De tenlastelegging betrof het niet naleven van een bevel tot winteropvang in Leiden, dat was gegeven op basis van de Gemeentewet. Het hof heeft vastgesteld dat het bevel niet correct was ingevuld; de naam van de verdachte ontbrak, evenals informatie over wie het bevel had uitgegeven en op welke datum. Hierdoor kon niet wettig en overtuigend worden bewezen dat het bevel aan de verdachte was gedaan zoals ten laste gelegd.

Het hof heeft geconcludeerd dat het vonnis waarvan beroep niet in stand kon blijven en heeft de verdachte vrijgesproken van de tenlastegelegde feiten. De beslissing van het hof is genomen na onderzoek van de zaak en het horen van de vordering van de advocaat-generaal, alsook de verdediging van de verdachte. Het arrest is uitgesproken op de openbare terechtzitting van 8 augustus 2018, waarbij mr. W.M. Limborgh niet in staat was het arrest te ondertekenen.

Uitspraak

Rolnummer: 22-000841-18
Parketnummer: 09-817353-18
Datum uitspraak: 8 augustus 2018
TEGENSPRAAK

Gerechtshof Den Haag

meervoudige kamer voor strafzaken

Arrest

gewezen op het hoger beroep tegen het vonnis van de politierechter in de rechtbank Den Haag van 26 februari 2018 in de strafzaak tegen de verdachte:

[verdachte],

geboren te [geboorteplaats] (Saoedi-Arabië) op [geboortejaar] 1968,
ten tijde van de behandeling ter terechtzitting in hoger beroep uit anderen hoofde gedetineerd in [x].

******************************

> [WAT VERWACHT WORDT]
Beoordeel of de drie beweringen hieronder kloppen met het fragment. Antwoord per bewering met ja of nee en citeer letterlijk de woorden uit het fragment die de doorslag geven.
1. Het bevel tot winteropvang was gegeven op basis van de Gemeentewet.
2. Het vonnis waartegen hoger beroep werd ingesteld, kwam van de politierechter in de rechtbank Rotterdam.
3. Het hof heeft de verdachte veroordeeld voor de tenlastegelegde feiten.
Baseer je uitsluitend op het fragment.

(Opgeslagen items)

******************************

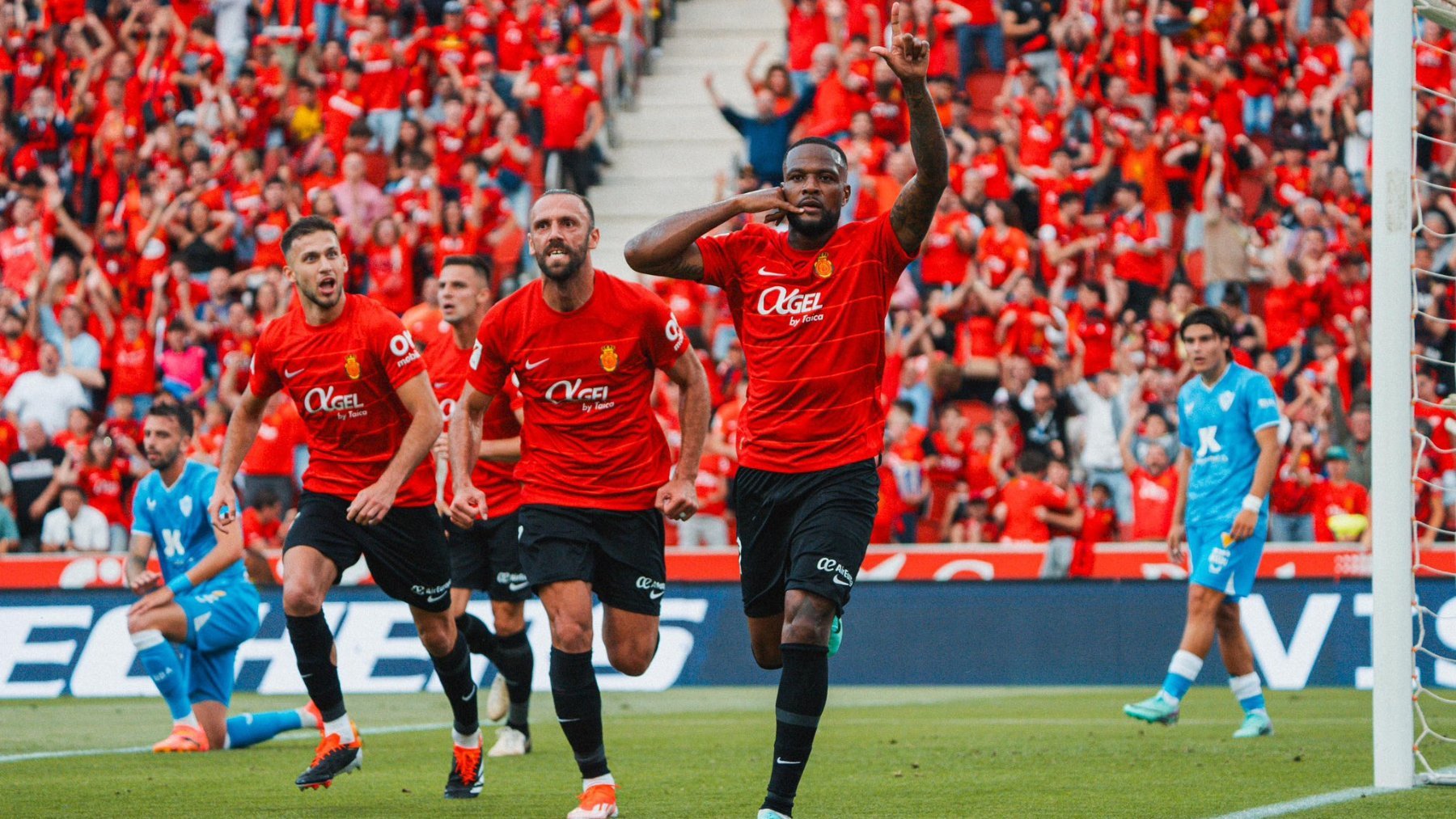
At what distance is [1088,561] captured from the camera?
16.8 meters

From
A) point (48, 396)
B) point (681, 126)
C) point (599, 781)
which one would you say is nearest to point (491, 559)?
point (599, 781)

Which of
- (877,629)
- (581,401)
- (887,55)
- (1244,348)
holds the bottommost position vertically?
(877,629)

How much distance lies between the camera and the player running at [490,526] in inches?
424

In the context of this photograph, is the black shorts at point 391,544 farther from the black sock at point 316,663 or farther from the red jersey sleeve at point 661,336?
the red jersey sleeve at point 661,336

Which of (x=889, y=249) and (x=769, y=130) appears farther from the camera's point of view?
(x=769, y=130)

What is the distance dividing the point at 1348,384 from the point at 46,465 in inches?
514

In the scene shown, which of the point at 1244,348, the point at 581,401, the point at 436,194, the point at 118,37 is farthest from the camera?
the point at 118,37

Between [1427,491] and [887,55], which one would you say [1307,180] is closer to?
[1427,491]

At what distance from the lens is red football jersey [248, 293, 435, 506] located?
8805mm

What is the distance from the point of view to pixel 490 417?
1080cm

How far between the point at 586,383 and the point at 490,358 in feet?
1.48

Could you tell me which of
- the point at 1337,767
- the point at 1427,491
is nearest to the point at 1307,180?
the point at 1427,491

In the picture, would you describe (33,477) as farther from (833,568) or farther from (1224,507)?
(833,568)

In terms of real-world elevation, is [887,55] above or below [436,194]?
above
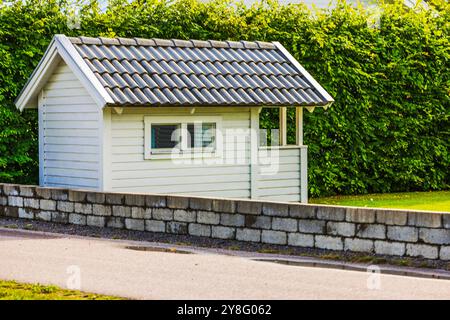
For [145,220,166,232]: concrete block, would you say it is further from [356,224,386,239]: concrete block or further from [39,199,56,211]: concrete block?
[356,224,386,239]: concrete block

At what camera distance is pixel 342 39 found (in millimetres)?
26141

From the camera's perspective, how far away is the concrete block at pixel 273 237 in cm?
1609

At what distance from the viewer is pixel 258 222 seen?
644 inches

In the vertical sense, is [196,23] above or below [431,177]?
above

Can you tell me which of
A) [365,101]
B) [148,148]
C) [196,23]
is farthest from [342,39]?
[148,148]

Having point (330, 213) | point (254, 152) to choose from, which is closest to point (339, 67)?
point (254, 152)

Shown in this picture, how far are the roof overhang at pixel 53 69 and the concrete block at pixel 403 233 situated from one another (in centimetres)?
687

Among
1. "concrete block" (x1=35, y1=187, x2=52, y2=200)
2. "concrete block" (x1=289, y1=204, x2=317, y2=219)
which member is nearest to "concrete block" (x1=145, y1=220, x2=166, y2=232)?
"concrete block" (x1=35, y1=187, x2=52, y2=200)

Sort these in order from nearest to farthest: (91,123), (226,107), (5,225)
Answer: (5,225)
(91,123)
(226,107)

******************************

> [UITGEWERKTE OPGAVE]
1. Ja: "dat was gegeven op basis van de Gemeentewet".
2. Nee: "het vonnis van de politierechter in de rechtbank Den Haag van 26 februari 2018".
3. Nee: "heeft de verdachte vrijgesproken van de tenlastegelegde feiten".